L’Église appelée et envoyée
par le Christ Ressuscité
Il y plus de cinquante ans déjà, le Concile Vatican II a voulu préciser l’identité et la mission de l’Église dans le monde d’aujourd’hui. La Constitution Lumen Gentium donne un enseignement qui garde toute sa pertinence. Elle met à l’honneur la notion de Peuple de Dieu, l’égale dignité de chaque baptisé et l’articulation entre les différents ministères et vocations.
Pour ne pas en rester à une approche sociologique et institutionnelle, il nous faut toujours revenir au titre Lumen Gentium, lumière des nations, qui ne s’applique pas à l’Église, mais au Christ. C’est par ce titre que Syméon salue Jésus enfant lors de sa Présentation au Temple. Nous reprenons cette salutation chaque soir aux Complies : « Lumière qui se révèle aux nations et donne gloire à ton peuple Israël ».
En contemplant l’Église dans ce lien au Christ, nous pouvons adhérer à l’affirmation de notre tradition catholique qu’elle a été voulue et instituée par le Christ. Nous ne pouvons pas admettre l’affirmation d’Alfred Loisy, théologien libéral de la fin du 19e siècle et début 20e siècle : « Jésus a prêché le Règne de Dieu, et l’Église est venue ». L’Église est perçue par cet auteur comme une trahison du message et de la volonté de Jésus, or tout montre combien Jésus a voulu renouveler le peuple de Dieu pour le rassembler dans son amour sauveur. En annonçant la croix, l’accomplissement de son œuvre de salut, il affirmera : « Lorsque je serai élevé de terre, j’attirerai à moi tous les hommes » (Jn 12).
Il donnera même à l’Église une structure en instituant les Douze apôtres dès le début de son ministère et il l’animera de son souffle de vie et d’amour en envoyant l’Esprit-Saint à la Pentecôte.
Si le mot Église signifie appelé, le mot Church en anglais ou Kirche en allemand signifie appartenir au Seigneur. Les deux termes ensemble indiquent bien la richesse de l’identité et de la mission de l’Église : elle est le peuple appelé gratuitement par Dieu et animé par l’Esprit-Saint pour vivre du Christ ressuscité.

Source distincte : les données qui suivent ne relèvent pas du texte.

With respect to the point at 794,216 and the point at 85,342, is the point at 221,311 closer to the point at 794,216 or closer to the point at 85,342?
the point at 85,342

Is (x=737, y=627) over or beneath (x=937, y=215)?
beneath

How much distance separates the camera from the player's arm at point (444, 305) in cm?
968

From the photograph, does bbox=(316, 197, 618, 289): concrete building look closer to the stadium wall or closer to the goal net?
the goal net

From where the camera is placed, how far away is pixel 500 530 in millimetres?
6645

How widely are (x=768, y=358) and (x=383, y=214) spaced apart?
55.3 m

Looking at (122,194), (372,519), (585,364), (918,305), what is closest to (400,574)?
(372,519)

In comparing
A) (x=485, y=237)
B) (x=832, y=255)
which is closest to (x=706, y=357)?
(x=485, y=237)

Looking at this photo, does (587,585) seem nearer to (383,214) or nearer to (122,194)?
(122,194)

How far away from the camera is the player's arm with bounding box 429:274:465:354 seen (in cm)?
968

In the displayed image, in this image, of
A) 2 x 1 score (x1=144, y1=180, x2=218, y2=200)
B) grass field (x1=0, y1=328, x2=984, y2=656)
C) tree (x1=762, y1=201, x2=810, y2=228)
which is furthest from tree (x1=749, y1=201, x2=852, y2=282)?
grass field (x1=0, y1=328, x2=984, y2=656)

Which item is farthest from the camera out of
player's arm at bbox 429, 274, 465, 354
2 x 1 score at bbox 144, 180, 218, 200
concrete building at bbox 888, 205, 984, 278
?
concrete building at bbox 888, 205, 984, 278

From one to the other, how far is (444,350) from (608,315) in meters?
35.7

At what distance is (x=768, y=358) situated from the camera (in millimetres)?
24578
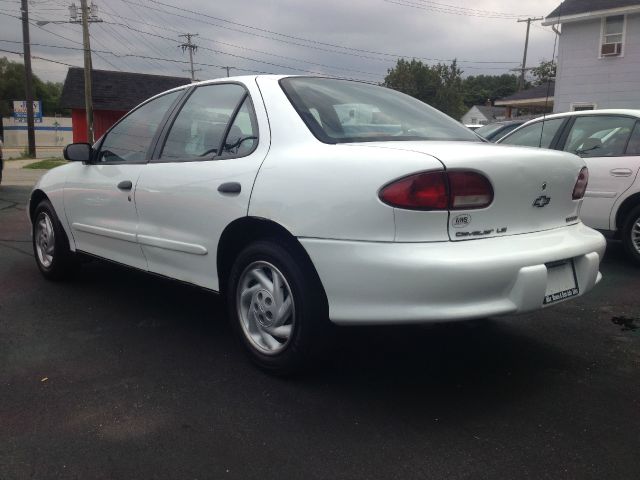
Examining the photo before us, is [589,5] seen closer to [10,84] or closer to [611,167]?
[611,167]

En ce temps éprouvant pour l’Église, nous devons faire davantage confiance au Christ qui seul est le Sauveur et rend féconds nos engagements, même les plus humbles et quotidiens. En considérant l’histoire, il faut reconnaître que la situation de l’Église dans le monde n’est pas fondamentalement différente des premiers temps. Elle est liée à son identité et à sa mission, à la fois divines et humaines, comme l’exprimait déjà avec force un document du 2ème siècle : « Les chrétiens ne se distinguent des autres hommes ni par le pays, ni par le langage, ni par les coutumes […] Toute terre étrangère leur est une patrie, et toute patrie leur est une terre étrangère. Ils se marient comme tout le monde, ils ont des enfants, mais ils n’abandonnent pas leurs nouveau-nés. Ils prennent place à une table commune, mais qui n’est pas une table ordinaire. Ils sont dans la chair, mais ils ne vivent pas selon la chair. Ils passent leur vie sur la terre, mais ils sont citoyens du ciel. […] En un mot, ce que l’âme est dans le corps, les chrétiens le sont dans le monde. L’âme est répandue dans les membres du corps comme les chrétiens dans les cités du monde. L’âme habite dans le corps, et pourtant elle n’appartient pas au corps, comme les chrétiens habitent dans le monde, mais n’appartiennent pas au monde. […]
Le poste que Dieu leur a fixé est si beau qu’il ne leur est pas permis de le déserter » (Lettre à Diognète, nn. 5-6).